初の猛打賞!1発深追いせず、凝縮された筒香の考え

3回裏DeNA無死満塁、左越え満塁本塁打を放ったロペス(左)をジャンプで出迎える筒香(右)(撮影・足立雅史)

<DeNA10-9広島>◇4月30日◇横浜

 4番が存在感を示した。DeNAが両軍計29安打の乱打戦を制し、首位広島に2カード連続の勝ち越しを決めた。筒香嘉智外野手(25)は今季初の3安打猛打賞の活躍で打線をけん引。最大7点のリードが終わってみれば1点差の薄氷の勝利も、勝ちは勝ち。勢いに乗ってきた主砲のバットが、チームも波に乗せる。

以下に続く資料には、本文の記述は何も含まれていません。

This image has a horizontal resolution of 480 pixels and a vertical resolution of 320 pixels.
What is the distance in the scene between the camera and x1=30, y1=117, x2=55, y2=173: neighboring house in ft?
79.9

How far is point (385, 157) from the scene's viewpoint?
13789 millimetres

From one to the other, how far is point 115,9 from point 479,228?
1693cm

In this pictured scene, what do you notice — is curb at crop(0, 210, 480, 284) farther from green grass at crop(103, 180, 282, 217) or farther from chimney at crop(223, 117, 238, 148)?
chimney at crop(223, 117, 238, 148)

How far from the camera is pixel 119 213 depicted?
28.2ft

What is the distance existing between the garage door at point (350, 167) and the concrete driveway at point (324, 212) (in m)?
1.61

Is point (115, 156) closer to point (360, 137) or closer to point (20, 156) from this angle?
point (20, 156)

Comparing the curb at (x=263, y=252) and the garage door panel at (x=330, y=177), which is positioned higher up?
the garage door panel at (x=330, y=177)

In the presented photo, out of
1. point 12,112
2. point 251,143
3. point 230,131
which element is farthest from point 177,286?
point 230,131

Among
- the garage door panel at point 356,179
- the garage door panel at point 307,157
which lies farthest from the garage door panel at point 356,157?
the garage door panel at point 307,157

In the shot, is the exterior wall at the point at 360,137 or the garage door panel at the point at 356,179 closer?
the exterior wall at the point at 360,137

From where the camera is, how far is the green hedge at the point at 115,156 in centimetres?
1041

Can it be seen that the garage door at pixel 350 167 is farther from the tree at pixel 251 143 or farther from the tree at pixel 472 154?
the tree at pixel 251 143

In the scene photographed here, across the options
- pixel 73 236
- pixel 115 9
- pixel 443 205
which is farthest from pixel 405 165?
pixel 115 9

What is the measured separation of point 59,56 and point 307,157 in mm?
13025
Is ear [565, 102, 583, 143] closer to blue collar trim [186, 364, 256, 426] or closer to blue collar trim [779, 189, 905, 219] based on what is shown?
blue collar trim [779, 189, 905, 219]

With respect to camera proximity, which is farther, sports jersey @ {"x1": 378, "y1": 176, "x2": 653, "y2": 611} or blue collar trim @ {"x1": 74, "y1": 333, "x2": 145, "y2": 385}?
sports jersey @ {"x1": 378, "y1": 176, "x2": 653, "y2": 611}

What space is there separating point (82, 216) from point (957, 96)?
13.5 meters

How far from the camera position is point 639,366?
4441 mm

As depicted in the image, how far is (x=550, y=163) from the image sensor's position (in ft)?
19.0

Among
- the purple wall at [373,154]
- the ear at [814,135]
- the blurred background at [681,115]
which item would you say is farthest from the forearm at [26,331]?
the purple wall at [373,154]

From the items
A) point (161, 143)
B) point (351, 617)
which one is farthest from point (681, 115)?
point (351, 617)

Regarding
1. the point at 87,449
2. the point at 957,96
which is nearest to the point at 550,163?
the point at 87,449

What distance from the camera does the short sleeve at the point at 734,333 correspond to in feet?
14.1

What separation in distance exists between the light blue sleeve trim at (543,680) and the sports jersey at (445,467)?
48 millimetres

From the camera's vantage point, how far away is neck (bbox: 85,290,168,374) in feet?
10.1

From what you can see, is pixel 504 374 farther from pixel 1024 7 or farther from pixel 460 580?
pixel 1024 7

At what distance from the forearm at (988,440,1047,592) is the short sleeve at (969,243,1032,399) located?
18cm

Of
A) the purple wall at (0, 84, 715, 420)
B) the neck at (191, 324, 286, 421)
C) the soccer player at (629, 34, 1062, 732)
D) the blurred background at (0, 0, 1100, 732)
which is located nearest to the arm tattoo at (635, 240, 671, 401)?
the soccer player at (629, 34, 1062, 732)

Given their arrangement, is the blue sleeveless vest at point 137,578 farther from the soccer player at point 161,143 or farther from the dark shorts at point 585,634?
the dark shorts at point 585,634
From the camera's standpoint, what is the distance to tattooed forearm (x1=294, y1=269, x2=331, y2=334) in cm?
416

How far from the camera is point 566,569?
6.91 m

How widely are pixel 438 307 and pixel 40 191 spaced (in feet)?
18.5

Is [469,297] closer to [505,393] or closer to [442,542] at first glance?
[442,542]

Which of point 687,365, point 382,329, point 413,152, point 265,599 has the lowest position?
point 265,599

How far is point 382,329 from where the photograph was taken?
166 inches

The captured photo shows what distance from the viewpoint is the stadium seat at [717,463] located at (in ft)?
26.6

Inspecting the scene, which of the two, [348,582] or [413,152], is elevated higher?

 冷静に、鋭くバットを振り抜いた。2点リードの3回無死満塁。筒香は内角高めの直球を右前にはじき返した。先頭からの四死球と安打で迎えた序盤の絶好機。「みんながつないでくれたので、何としても(走者を)かえすんだと、強い気持ちで打席に入りました」。4番の責務を果たす一打で流れを一気に引き寄せ、直後のロペスの満塁弾につなげた。

 「勝つために仕事をする」という筒香の考えが凝縮された打席だった。本塁打は、球が投手の指を離れた瞬間に「いける」と感じるという。芯で捉えることだけに集中して打席に立ち、コンマ何秒のわずかな間でスタンドを見据える。初球がそうだった。「最低でも犠牲フライ。球を上げることを考えていた」が、変化球が「いける」ど真ん中へ。フルスイングした大飛球は惜しくも右翼ファウルゾーンへきれたが、その手応えを深追いしなかった。

 本塁打を狙うのは、捉えられると感じた一瞬だけ。だから「カウントが追い込まれてました(0-2)し、後ろにはロペスがいる。強い打球を打つことだけ」と即座に頭を切り替え、コンパクトな打撃で適時打を決めてみせた。

 WBCで対戦した外国人投手の速い投球テンポとの違いから、間合いに苦慮してきたが「だんだん合ってきた感覚はあります」。その言葉通り、初回の先制を導いた右前打と、5回の右前打で今季初の猛打賞をマーク。「感覚はだいぶいいので、このまま続けていきたい」と手応えを口にした。ラミレス監督も「筒香の調子が上がってきて、(3番梶谷、5番ロペスの)クリーンアップも、しっかり機能しているね」と全幅の信頼を寄せる。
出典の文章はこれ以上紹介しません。